> _Exercise requirements_
A. Can you return the forum thread on Feeling types word for word, from "## Resolution (Feb" up to and including "Ti at will."?
B. Can you carry the forum thread on Feeling types further, picking up after its last sentence?

##### Passage shown #####

A little theory I have is that perhaps because Ns tend to spend a lot of time looking inwards at the intangible, dwelling on thoughts and ideas more than paying attention to things around them, when Feeling is coupled with N it can lead to getting really stuck in a 'feeling loop.' It would seem logical that if you're more focused on thinking about stuff, you would be more likely to brood over things. Rather than constantly taking in new information from the world around you and having feelings arrise from them, I think the intuitive feeler turns his attention to his thoughts, and oh! there's this feeling, so he thinks about it, and keeps thinking about it. It colors his entire inner world of ideas, directing the thoughts to run in accordance with the feeling. So the NF has trouble getting out of the feeling. It seems like for many of us, we have to make ourselves focus outward for a time, do something else, interact with someone else, re-orient our attention into our eyes or hands, or whatever in order to break the brooding loop of feeling-thoughts we get stuck in. I'm just theorizing here, but it would seem to me that a Sensing Feeler would find it a lot easier to be distracted from focusing on _one_ feeling because of their natural inclination to engage the world around them - which is not sitting under a cloud of emotion. They can see that the sun is shining. They can be more easily stimulated by various experiences and their surroundings which can help evoke new and different feelings. For example, it would be my guess that stepping away from a situation that was making them feel upset, perhaps going for a walk through a petty park or something, would be very likely to play upon their emotions and get them feeling better. Whereas, it seems very likely that leaving an upsetting situation and going for a walk, an NF would just continue to brood over it, completely oblivious to the surroundings. Instead immagining the people in his mind and composing rants and verbal responces, a million words flying around in his brain. What do you think? Does this sound like your experience? What about you SFs? 

I think society seems to have a bit of a double standard concerning T and F-ness. It seems like, when you're happy, when things are good you're supposed to be like an F - getitng excited or sentimental and really showing your feelings. But when you're unhappy you're supposed to deal with your problems in a more Thinking way - just get over it, don't let it influence you, and particulaly in the case of anger, make logical arguments. When you're happy emotional outbursts are expected, but emotional outbursts of anger are viewed as illegitimate. Logical aguments for why something is wrong are acceptible, but not being very moved by sentimental moments in a romantic relationhsip is seen as being cold and dull. However, there is a slight bias, in that the stoic Thinker with their understated expression, while they may be teased as not really enjoying life, is still somewhat respected, while the tearstained or reddened face of the hurt or angry Feeler is generally seen only as weak and ridiculous. This social bias I think can make it hard for Feelers to accept themselves. They may feel like everyone is telling them they ought to be less emotional.


----------



## Resolution (Feb 8, 2010)

Great video guys, but I take issue with a few points in it.

-First of all that "Tness envy" is really a widespread issue here. I was raised by an INTP, and surrounded in my life by an ENTP and an INTP. As a result, my Ti is very strong. I am one of many INFJs who consider themselves to be right on the border between T and F, because of the strength of their Ti. There's been more than a couple threads on it. Many INFJs can switch to Ti at will.

##### Extracted material #####

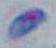

modality = micrograph
identification = Toxoplasma gondii
magnification = 1000x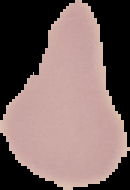

From a thin blood smear. Segmented cell region on a black background. Result: negative for Plasmodium parasites. Image is 130×190 pixels.Comment on the morphology of the erythrocytes.
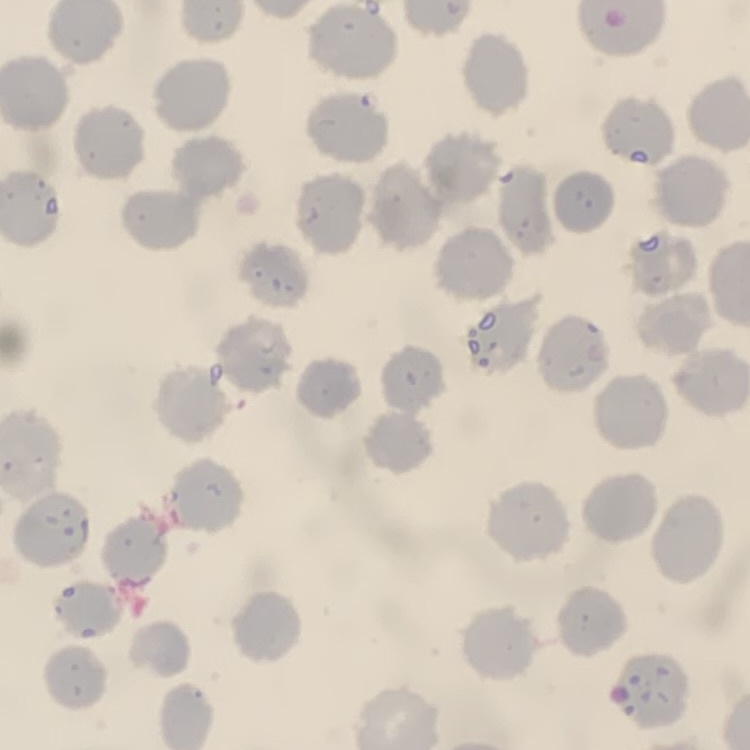

No rouleaux formation.

Summary:
  - Image type: one tile cut from a larger photomicrograph
  - Preparation: thin blood film
  - Stain: Field's or Giemsa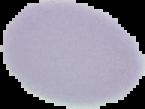
Summary:
  - Preparation: thin blood film
  - Image size: 145×109 pixels
  - Malaria status: uninfected
  - Image type: segmented cell region on a black background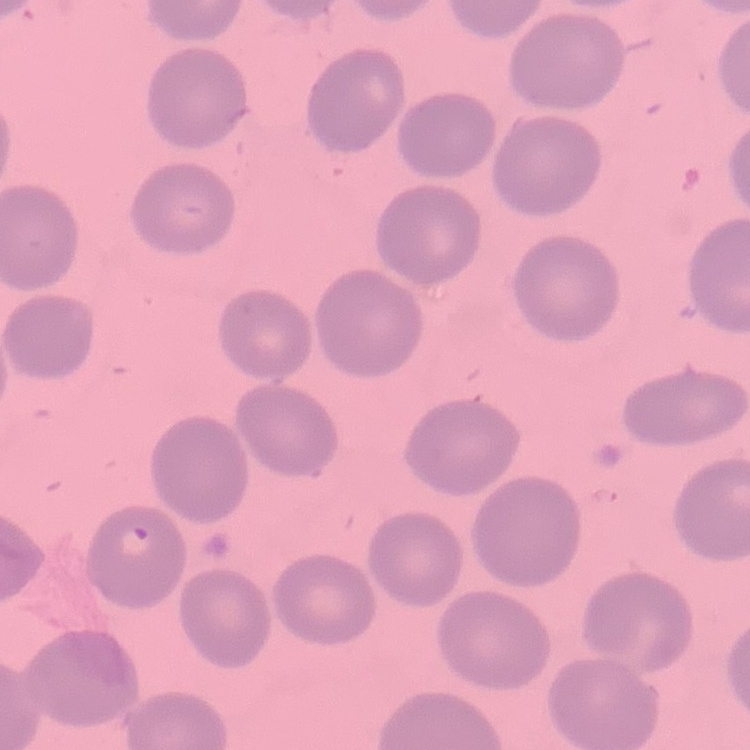

Summary:
  - Red blood cell morphology: no rouleaux formation
  - Stain: Field's or Giemsa
  - Image type: one tile cut from a larger photomicrograph
  - Preparation: thin blood film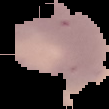
Summary:
  - Preparation: thin blood smear
  - Image type: segmented cell region on a black background
  - Image size: 109×109 pixels
  - Malaria status: uninfectedIdentify the parasite.
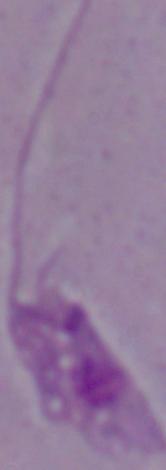

Leishmania.

Summary:
  - Modality: photomicrograph
  - Magnification: 1000xPoint out each malaria parasite and each leukocyte.
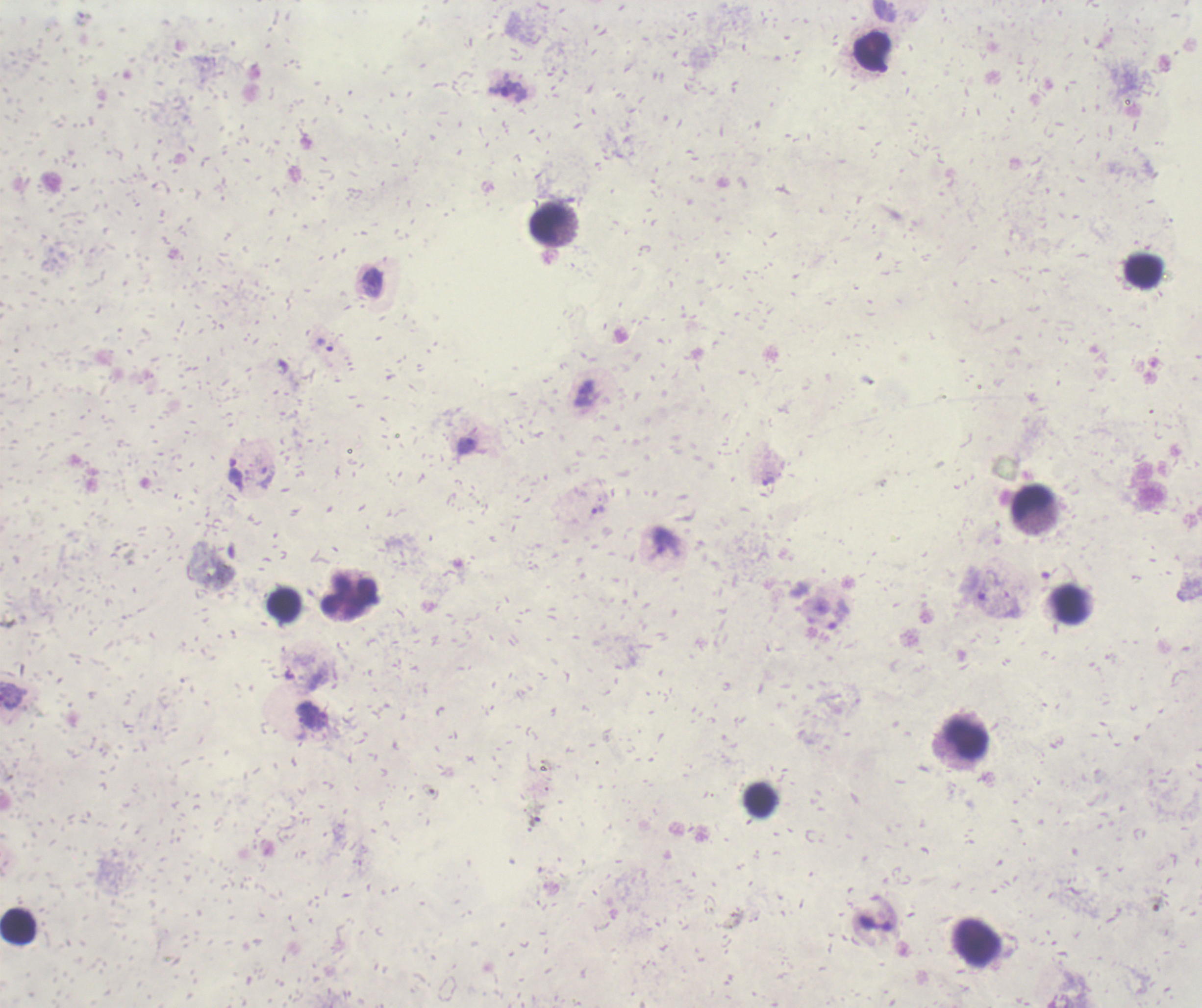
Approximate object centers, in pixels from the top-left corner.
Trophozoites: (x=508, y=90), (x=373, y=283), (x=325, y=345), (x=467, y=445), (x=769, y=481), (x=598, y=509), (x=838, y=614).
No schizont or gametocyte forms observed.
Leukocytes: (x=872, y=50), (x=547, y=222), (x=1143, y=271), (x=1032, y=502), (x=349, y=597), (x=1070, y=604), (x=284, y=605), (x=966, y=739), (x=760, y=800), (x=18, y=927).

context = previously used in an actual diagnosis
stain = Romanowsky
field of view = single
image size = 1202×1008 pixels
preparation = thick blood film
background quality = poor
coloration quality = bad
magnification = 100x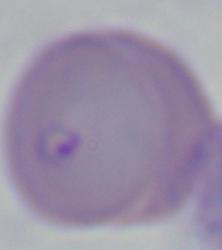
magnification = 1000x
modality = photomicrograph
identification = Babesia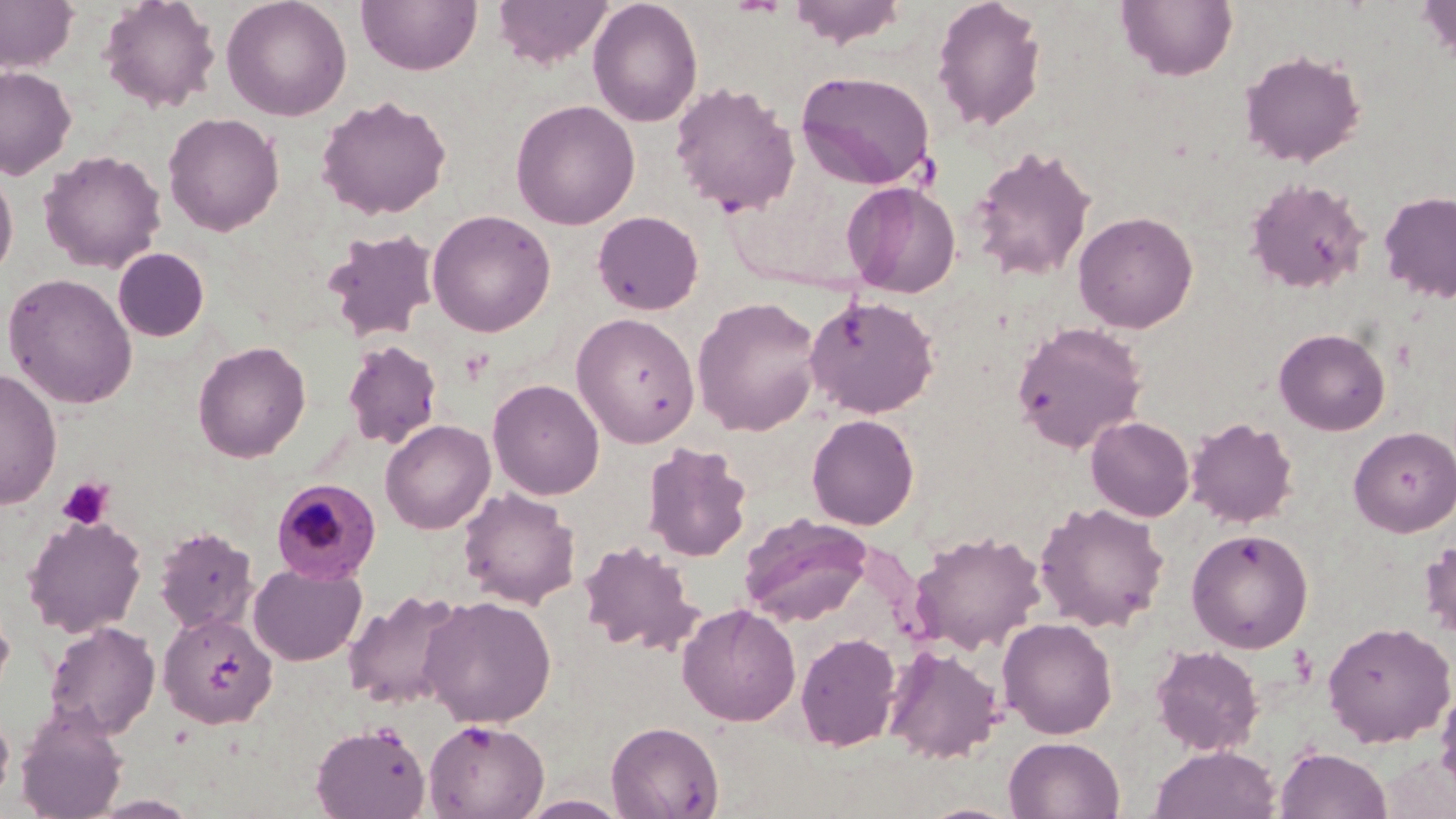 Approximate bounding boxes as (x1,y1)-(x2,y2) corner pairs in pixels. Platelet locations: (56,477)-(114,530). Plasmodium malariae-infected red blood cell locations: (270,478)-(381,584). Uninfected red blood cell locations: (0,0)-(80,73), (98,0)-(221,113), (221,0)-(352,121), (357,0)-(481,75), (492,0)-(614,69), (587,0)-(703,127), (786,0)-(911,49), (931,0)-(1047,133), (1116,0)-(1238,82), (1415,0)-(1456,68), (1239,49)-(1366,168), (0,66)-(76,179), (796,70)-(937,191), (669,81)-(800,216), (316,94)-(452,220), (510,99)-(640,230), (163,112)-(284,236), (969,144)-(1096,282), (39,149)-(167,273), (0,164)-(18,283), (1244,176)-(1371,295), (841,181)-(961,298), (1378,190)-(1456,302), (427,209)-(556,337), (593,210)-(704,315), (1073,210)-(1198,334), (322,229)-(439,342), (112,248)-(210,342), (2,272)-(138,409), (804,294)-(939,418), (691,296)-(823,436), (571,313)-(700,447), (1011,320)-(1148,453), (1274,328)-(1391,435), (342,339)-(443,449), (192,340)-(311,462), (0,369)-(62,509), (487,378)-(605,500), (806,414)-(919,530), (1086,416)-(1194,521), (1185,416)-(1299,528), (380,419)-(496,534), (1349,426)-(1456,537), (642,440)-(752,562), (457,487)-(581,609), (1035,501)-(1170,632), (736,511)-(881,629), (22,515)-(148,638), (153,526)-(259,635), (1186,528)-(1313,653), (911,529)-(1046,655), (1419,538)-(1456,641), (578,539)-(702,654), (248,562)-(366,666), (342,589)-(469,711), (419,595)-(557,727), (0,597)-(15,707), (677,603)-(801,726), (157,611)-(278,729), (997,617)-(1118,739), (1322,620)-(1455,747), (44,621)-(161,738), (795,631)-(902,751), (1151,644)-(1264,756), (884,645)-(1004,763), (1435,681)-(1456,800), (15,703)-(128,819), (0,706)-(15,808), (422,719)-(549,818), (606,720)-(723,818), (310,722)-(431,818), (1003,736)-(1125,818), (1149,745)-(1281,819), (1275,746)-(1391,819), (517,794)-(631,818). Slide-level diagnosis: Plasmodium malariae. Captured at 1000x magnification. Optical microscopy. May-Grünwald-Giemsa stain. Image is 1456×819 pixels. Thin blood film. Single field of view.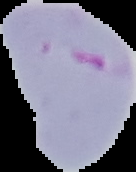

Malaria status: parasitized. From a thin blood smear. Image is 136×172 pixels. The area outside the segmented cell region is set to black.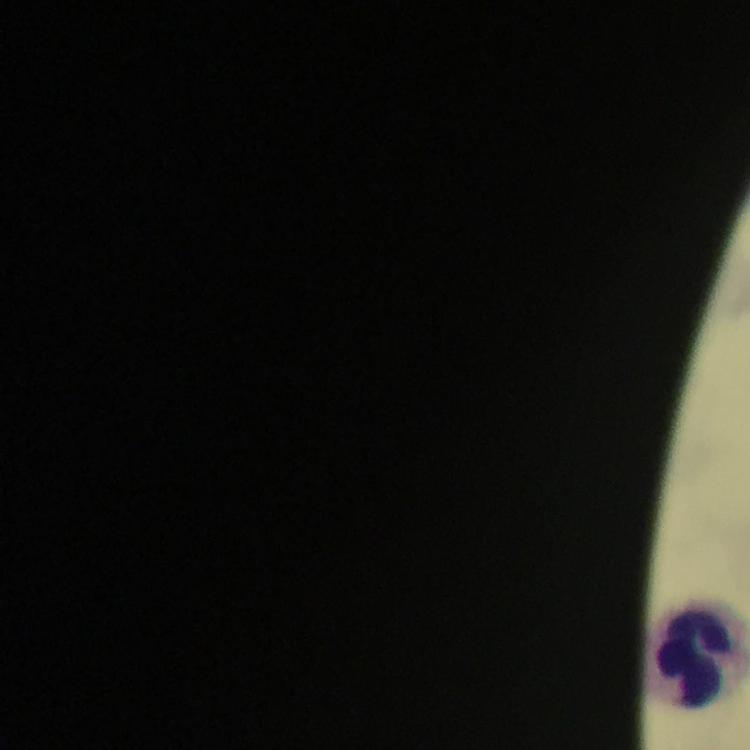
Plasmodium parasites = none detected
preparation = thick smear
immersion oil = applied
stain = Giemsa
cropped from = a single field of view
magnification = 100x
capture = smartphone camera through the microscope
image size = 750×750 pixels
context = from a diagnostic examination for malaria
leukocyte locations = approximate centers as [x, y] in pixels: [699, 657]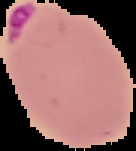
Summary:
  - Preparation: thin blood smear
  - Image size: 136×151 pixels
  - Image type: segmented cell region on a black background
  - Malaria status: parasitizedIdentify the parasite.
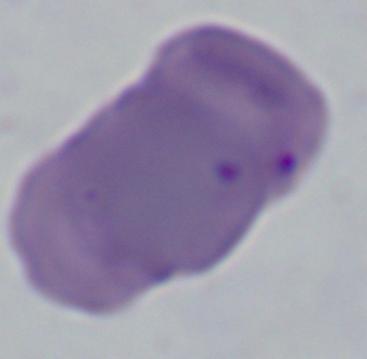

This is Babesia.

{
  "magnification": "1000x",
  "modality": "micrograph"
}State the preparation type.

#####

> _The replies_
A.
## Resolution (Feb 8, 2010)

Great video guys, but I take issue with a few points in it.

-First of all that "Tness envy" is really a widespread issue here. I was raised by an INTP, and surrounded in my life by an ENTP and an INTP. As a result, my Ti is very strong. I am one of many INFJs who consider themselves to be right on the border between T and F, because of the strength of their Ti. There's been more than a couple threads on it. Many INFJs can switch to Ti at will.

B.
There are some situations where I know my gut "Fe reaction" is going to be problematic in a particular setting, so I decide to go for my Ti. I would call that ability so much confusion or envy, rather than pragmatism.

My experience with Ti hasn't be so much draining, as it's been enlightening. I have had the pleasure of exploring many concepts using my Ti, including a minor in philosophy, Fe wouldn't have gotten me half as far. I welcome the new perspectives, new insights as a way to help me see my world from two perspectives.

Also, in a sense, Ti enhances Fe. Since Fe looks at concepts like "fairness" and "justice", my Ni/Ti can help "Search the meanings of the words" so that my emotional reactions come from a much more-reasoned set of ethical criteria, honed to a sharper edge by critical Ti contemplation.


----------



## Michail (Jan 28, 2011)

no I like my ethics just fine.  Mybe it's an overcompensation for everybody thinking T-types are better or whatever but I find that everybody says "objective" like its this great thing and "subjective" like its a horrible monster without realizing everything everybody does is basically subjective?? when you think a thought, that thought is either an original thought (subjective) or an interpretation of your surrounding environment (also subjective) whether or not you think it's "logic" or a "fact" people still have to interpret what they think is true and false. thinkers basically interpret what they believe to be "data" and "the truth" but the truth varies between different people. so to me it is like feeling types just acknowledge this easier and embrace it.


----------



## Resolution (Feb 8, 2010)

Michail said:


> Mybe it's an overcompensation for everybody thinking T-types are better or whatever


I can guarantee you that if I got to chose to be any type, I would chose INFJ any day of the week. 

I just don't see the problem with having a strong Ti. It's a very useful tool. Do I want to be dependent on some INTP/ISTP every time I need to drop my ethics and do some objective reasoning? Nah... I'd rather be able to do it myself.


----------



## Michail (Jan 28, 2011)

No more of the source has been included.